=== DOCUMENT PASSAGE ===

Re: [Libguestfs] [PATCH libnbd] ublk: Add new nbdublk program

Tuesday, 30 August 2022

On Tue, Aug 30, 2022 at 10:07:40AM +0100, Richard W.M. Jones wrote:
...
 On Tue, Aug 30, 2022 at 04:30:40PM +0800, Ming Lei wrote:
 > On Tue, Aug 30, 2022 at 09:04:07AM +0100, Richard W.M. Jones wrote:
 > > On Tue, Aug 30, 2022 at 10:32:02AM +0800, Ming Lei wrote:
 > > > Hi Jones,
 > > > 
 > > > On Thu, Aug 25, 2022 at 01:10:55PM +0100, Richard W.M. Jones wrote:
 > > > > This patch adds simple support for a ublk-based NBD client.
 > > > > It is also available here:
 > > > > https://gitlab.com/rwmjones/libnbd/-/tree/nbdublk/ublk
 > > > > 
 > > > > ublk is a way to write Linux block device drivers in userspace:
 > > > 
 > > > Just looked at your nbdublk implementation a bit, basically it is good,
 > > > and one really nice work.
 > > > 
 > > > Also follows two suggestions:
 > > > 
 > > > 1) the io_uring context is multilexed with ublk io command handling, so
 > > > we should avoid to block in both ->handle_io_async() and
 > > > ->handle_event(), otherwise performance may be bad
 > > 
 > > The nbd_aio_* calls don't block.
 > > 
 > > However I noticed that I made a mistake with the trim and zero paths
 > > because I am using synchronous (blocking) nbd_flush / nbd_trim /
 > > nbd_zero instead of nbd_aio_flush / nbd_aio_trim / nbd_aio_zero.  I
 > > will fix this soon.
 > > 
 > > Nothing in handle_event should block except for the call to
 > > pthread_mutex_lock.  This lock is necessary because new commands can
 > > be retired on the nbd_work_thread while handle_event is being called
 > > from the io_uring thread.
 > 
 > Yes, I meant the mutex.
 > 
 > Also given nbd_work_thread() is required, it is reasonable to move
 > nbd_aio_* into nbd_work_thread(), so avoid to wait on the mutex in
 > io_uring context, then io command may not be forwarded to userspace
 > in time.

 nbd_aio_* calls shouldn't block.  But how can we move those calls to
 nbd_work_thread()?  If we queue up commands in handle_io_async we 
Please see aio_submitter() in my patch, the call has been moved to nbd
work thread already.

...
 would still have to use a lock on that queue.  I don't see how we
can
 avoid some kind of locking in handle_io_async. 
pthread_spin_lock isn't supposed to sleep, for protecting the list.

Completely lockless is possible too by using per-queue bitmap to mark which
requests is submitted & completed, one per-queue array to store the
result.

But per my test, nbd perf is still a bit low, so not sure this kind of
optimization makes difference.

...

 > BTW what is the context for running callback of nbd_aio_*()?

 It depends on whether nbd_aio_* can complete the command entirely
 without blocking.

 The most common case is that nbd_aio_* calls a network function
 (eg. recv(2)) which returns EWOULDBLOCK.  Later, on nbd_work_thread,
 recv(2) is completed, the command is processed, and
 command_completed() is called.

 It's unlikely, but possible, that the command_completed() function
 could be called directly from handle_io_async -> nbd_aio_* ->
 command_completed, eg. if recv(2) never blocks for some reason like
 it's talking over a Unix domain socket to a server which is very quick
 to reply.

=== EXTRACTED INFORMATION ===

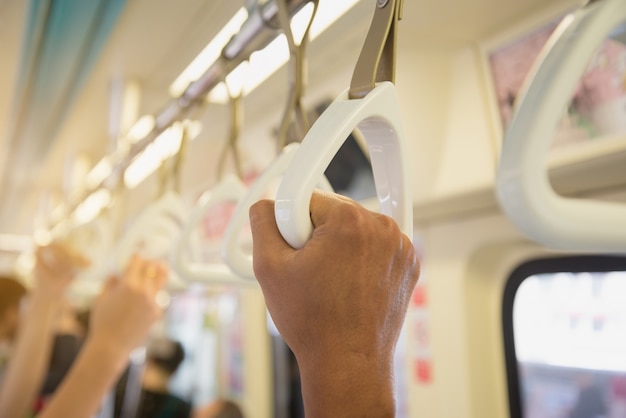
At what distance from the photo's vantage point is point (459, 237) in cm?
125

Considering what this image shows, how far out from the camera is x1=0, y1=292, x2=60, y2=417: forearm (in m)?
1.37

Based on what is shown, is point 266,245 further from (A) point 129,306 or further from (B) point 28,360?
(B) point 28,360

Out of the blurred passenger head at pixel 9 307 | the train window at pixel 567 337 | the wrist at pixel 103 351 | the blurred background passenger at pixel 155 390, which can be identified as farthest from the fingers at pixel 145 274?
the blurred background passenger at pixel 155 390

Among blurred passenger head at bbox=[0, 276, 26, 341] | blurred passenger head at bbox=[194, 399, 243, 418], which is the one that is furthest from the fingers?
blurred passenger head at bbox=[194, 399, 243, 418]

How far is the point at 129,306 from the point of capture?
2.91 feet

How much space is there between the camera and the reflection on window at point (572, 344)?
1.07 meters

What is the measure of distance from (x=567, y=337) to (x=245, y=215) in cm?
100

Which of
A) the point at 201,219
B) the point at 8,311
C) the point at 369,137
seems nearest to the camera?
the point at 369,137

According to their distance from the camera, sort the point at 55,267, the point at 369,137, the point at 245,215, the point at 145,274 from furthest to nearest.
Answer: the point at 55,267, the point at 145,274, the point at 245,215, the point at 369,137

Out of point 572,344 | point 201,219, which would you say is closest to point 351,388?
point 201,219

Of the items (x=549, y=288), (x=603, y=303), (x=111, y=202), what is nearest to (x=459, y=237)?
(x=549, y=288)

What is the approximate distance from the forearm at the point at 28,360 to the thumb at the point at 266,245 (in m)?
1.31

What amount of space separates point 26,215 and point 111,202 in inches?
96.8

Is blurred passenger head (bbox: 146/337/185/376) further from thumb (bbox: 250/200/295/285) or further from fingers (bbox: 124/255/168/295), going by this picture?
thumb (bbox: 250/200/295/285)
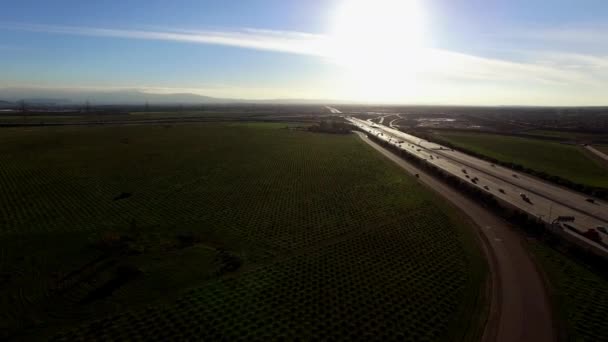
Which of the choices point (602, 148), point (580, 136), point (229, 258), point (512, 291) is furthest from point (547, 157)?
point (229, 258)

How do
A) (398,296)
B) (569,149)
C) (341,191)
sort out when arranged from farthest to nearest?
(569,149)
(341,191)
(398,296)

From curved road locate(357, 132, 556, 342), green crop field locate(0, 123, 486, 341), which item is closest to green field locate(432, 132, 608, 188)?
green crop field locate(0, 123, 486, 341)

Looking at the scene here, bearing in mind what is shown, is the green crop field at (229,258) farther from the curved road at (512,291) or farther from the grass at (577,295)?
the grass at (577,295)

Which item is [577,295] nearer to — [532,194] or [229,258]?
[229,258]

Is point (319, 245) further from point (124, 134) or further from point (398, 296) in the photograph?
point (124, 134)

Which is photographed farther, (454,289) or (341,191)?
(341,191)

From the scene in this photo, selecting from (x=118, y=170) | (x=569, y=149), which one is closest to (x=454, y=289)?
(x=118, y=170)

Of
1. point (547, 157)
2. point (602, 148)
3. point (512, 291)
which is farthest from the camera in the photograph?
point (602, 148)
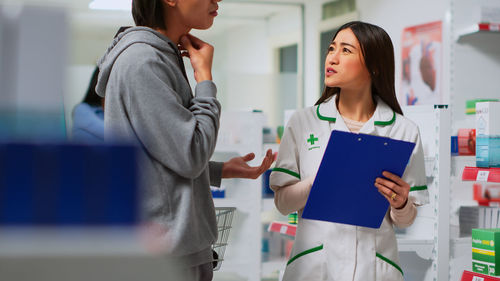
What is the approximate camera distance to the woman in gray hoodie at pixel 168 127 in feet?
3.64

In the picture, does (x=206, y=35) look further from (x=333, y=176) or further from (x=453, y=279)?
(x=333, y=176)

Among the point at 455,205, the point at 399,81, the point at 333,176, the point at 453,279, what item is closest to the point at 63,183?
the point at 333,176

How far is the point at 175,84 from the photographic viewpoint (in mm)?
1203

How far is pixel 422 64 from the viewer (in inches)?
207

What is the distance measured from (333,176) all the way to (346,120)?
1.00ft

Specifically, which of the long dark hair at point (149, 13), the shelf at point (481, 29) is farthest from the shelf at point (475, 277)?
the shelf at point (481, 29)

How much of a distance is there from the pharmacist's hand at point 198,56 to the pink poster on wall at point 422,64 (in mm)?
4033

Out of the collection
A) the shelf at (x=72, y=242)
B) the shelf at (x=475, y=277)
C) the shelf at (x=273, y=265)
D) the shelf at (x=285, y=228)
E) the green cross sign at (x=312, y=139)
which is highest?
the green cross sign at (x=312, y=139)

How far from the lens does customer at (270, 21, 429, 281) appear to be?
169cm

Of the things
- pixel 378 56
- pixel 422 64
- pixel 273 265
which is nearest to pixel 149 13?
pixel 378 56

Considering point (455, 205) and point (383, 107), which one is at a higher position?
point (383, 107)

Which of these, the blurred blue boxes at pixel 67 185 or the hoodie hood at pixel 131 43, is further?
the hoodie hood at pixel 131 43

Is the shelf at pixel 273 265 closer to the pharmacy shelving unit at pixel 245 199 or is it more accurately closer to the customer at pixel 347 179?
the pharmacy shelving unit at pixel 245 199

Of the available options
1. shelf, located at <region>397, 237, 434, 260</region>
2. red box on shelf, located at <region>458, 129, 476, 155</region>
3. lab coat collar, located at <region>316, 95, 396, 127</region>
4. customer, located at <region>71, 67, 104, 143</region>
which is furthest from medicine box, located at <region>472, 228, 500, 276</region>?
customer, located at <region>71, 67, 104, 143</region>
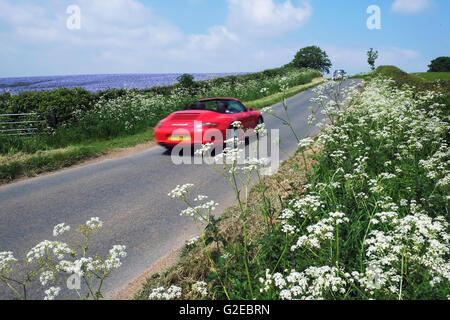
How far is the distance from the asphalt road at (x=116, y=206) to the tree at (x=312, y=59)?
88.5 m

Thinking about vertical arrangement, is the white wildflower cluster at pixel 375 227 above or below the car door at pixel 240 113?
below

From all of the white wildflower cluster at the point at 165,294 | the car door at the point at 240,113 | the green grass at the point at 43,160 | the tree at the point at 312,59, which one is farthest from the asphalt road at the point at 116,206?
the tree at the point at 312,59

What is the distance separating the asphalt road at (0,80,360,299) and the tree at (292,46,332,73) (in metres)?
88.5

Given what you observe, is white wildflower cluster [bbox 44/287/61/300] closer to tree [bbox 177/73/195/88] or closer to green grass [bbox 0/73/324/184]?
green grass [bbox 0/73/324/184]

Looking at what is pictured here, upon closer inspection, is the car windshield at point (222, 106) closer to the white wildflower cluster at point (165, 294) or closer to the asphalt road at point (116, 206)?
the asphalt road at point (116, 206)

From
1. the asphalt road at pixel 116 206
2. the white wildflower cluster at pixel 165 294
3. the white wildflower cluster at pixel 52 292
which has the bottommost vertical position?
the asphalt road at pixel 116 206

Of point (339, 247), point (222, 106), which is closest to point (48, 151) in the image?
point (222, 106)

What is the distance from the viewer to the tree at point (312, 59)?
88000 millimetres

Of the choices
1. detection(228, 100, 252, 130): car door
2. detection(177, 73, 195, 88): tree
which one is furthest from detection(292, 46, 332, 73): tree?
detection(228, 100, 252, 130): car door

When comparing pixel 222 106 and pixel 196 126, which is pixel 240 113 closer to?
pixel 222 106

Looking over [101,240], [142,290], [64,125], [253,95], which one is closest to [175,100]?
[64,125]

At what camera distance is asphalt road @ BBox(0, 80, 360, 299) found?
400 centimetres

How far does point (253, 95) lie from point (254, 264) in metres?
21.6
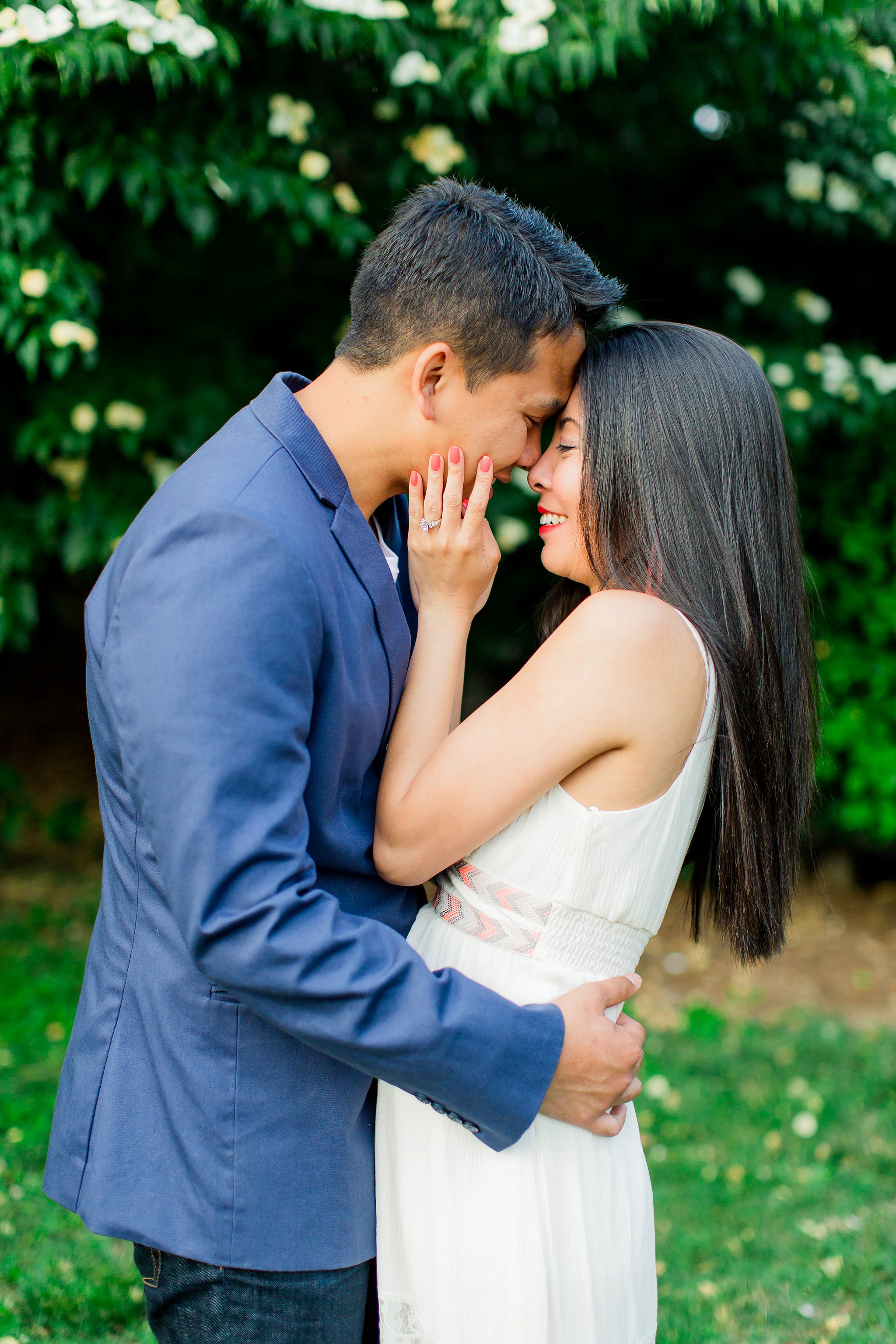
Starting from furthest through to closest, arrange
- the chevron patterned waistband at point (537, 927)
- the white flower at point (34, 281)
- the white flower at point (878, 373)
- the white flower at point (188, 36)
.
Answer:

===

PROBLEMS »
1. Translate this sentence from the nbdublk thread into French: "Nothing in handle_event should block except for the call to pthread_mutex_lock."
2. Extend the nbdublk mailing-list thread past its last sentence.
The items come from a separate source unrelated to the nbdublk thread.

THE ANSWERS »
1. Rien dans handle_event ne devrait bloquer, à part l'appel à pthread_mutex_lock.

2.
OK, got it. I just tried to understand the whole flow.

...

 > > > 2) in the implementation of nbd worker thread, there are two sleep
 > > > points(wait for incoming io command, and network FD), I'd suggest to
use
 > > > poll to wait on any of them
 > > >
 > > > Recently I are working to add ublksrv io offloading or aio
 > > > interfaces on this sort of case in which io_uring can't be used,
 > > > which may simplified this area, please see the attached patch which
 > > > applies the above two points against your patch. And obvious
 > > > improvement can be observed on my simple fio test( randread, io, 4k
 > > > bs, libaio) against backend of 'nbdkit file'.
 > > >
 > > > But these interfaces aren't merged to ublksrv github tree yet, you can
find
 > > > them in the aio branch, and demo_event.c is one example wrt. how to use
 > > > them:
 > > > 
 > > >   https://github.com/ming1/ubdsrv/tree/aio
 > > >
 > > > Actually this interface can be improved further for nbdublk case,
 > > > and the request allocation isn't needed actually for this direct
 > > > offloading. But they are added for covering some IOs not from ublk
 > > > driver, such as meta data, so 'struct ublksrv_aio' is allocated.
 > > > I will try best to finalize them and merge to master branch.
 > > 
 > > I didn't really understand what these patches to ubdsrv do when I
 > > looked at them before.  Maybe add some diagrams?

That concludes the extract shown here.